Gründe für ein Übe-Tagebuch

In diesem Blog-Artikel stelle ich dir wissenschaftliche Erkentnisse vor, auf die sich die Entwicklung des Übe-Tagebuchs stützt. Falls du also mehr über die Hintergründe erfahren möchtest, lies dir gerne diesen Beitrag durch. Zum kostenlosen Download gelangst du hier.

Zielgerichtetes Üben

Die Kenntnisse und der Leistungsstand am Instrument hängen nicht nur mit dem Üben zusammen, auch Aspekte wie Genetik, Umwelt, Persönlichkeit und Passion/Motivation spielen eine Rolle. Dennoch können rund 30% des Leistungsstandes auf zielgerichtetes Üben (deliberate practice) und die damit verbrachten Stunden zurückgeführt werden1,2,3. Üben spielt also eine zentrale Rolle, wenn es darum geht, Fortschritte am Instrument zu erzielen.

Bei einem Auftritt spielt man Stücke durch. Unsicheren oder schwierigen Stellen begegnet man nur einmal. Daher ist es wichtig, sich Gedanken über noch vorhandene Schwachstellen zu machen und an diesen gezielt und strukturiert zu arbeiten, um sich zu verbessern5.

=-=-=

DEN TEXT ERKUNDEN:
1. Fasse im Textauszug den Absatz, der mit „Die Kenntnisse und der Leistungsstand“ beginnt, als kurze Liste zusammen und behalte dabei seine wichtigsten Fakten bei.
2. Schreib bitte aus dem Textauszug die Stelle ab, die mit „Die Kenntnisse und“ anfängt und bis einschließlich „Instrument zu erzielen.“ reicht.

BEREITGESTELLTE ZEILEN:
=-=-=

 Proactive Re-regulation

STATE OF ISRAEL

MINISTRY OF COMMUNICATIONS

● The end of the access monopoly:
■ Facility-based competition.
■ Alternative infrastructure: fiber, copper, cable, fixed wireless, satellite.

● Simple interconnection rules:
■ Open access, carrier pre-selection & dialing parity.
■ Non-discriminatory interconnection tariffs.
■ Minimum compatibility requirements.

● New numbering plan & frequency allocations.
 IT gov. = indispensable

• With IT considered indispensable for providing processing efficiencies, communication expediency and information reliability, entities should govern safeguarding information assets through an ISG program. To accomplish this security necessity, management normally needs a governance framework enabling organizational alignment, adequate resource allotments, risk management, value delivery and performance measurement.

=-=-=

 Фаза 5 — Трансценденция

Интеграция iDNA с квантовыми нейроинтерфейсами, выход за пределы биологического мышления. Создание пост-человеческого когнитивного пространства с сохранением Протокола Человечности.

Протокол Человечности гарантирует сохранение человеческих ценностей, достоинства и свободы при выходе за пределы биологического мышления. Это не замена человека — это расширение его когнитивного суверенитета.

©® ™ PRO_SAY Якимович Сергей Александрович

=-=-=

LÖSUNGEN:
1.
- Kenntnisse und Leistungsstand am Instrument hängen nicht nur vom Üben ab.
- Auch Genetik, Umwelt, Persönlichkeit und Passion/Motivation spielen eine Rolle.
- Rund 30 % des Leistungsstandes lassen sich auf zielgerichtetes Üben (deliberate practice) und die damit verbrachten Stunden zurückführen.
- Üben ist daher zentral, um am Instrument Fortschritte zu erzielen.

2.
Die Kenntnisse und der Leistungsstand am Instrument hängen nicht nur mit dem Üben zusammen, auch Aspekte wie Genetik, Umwelt, Persönlichkeit und Passion/Motivation spielen eine Rolle. Dennoch können rund 30% des Leistungsstandes auf zielgerichtetes Üben (deliberate practice) und die damit verbrachten Stunden zurückgeführt werden1,2,3. Üben spielt also eine zentrale Rolle, wenn es darum geht, Fortschritte am Instrument zu erzielen.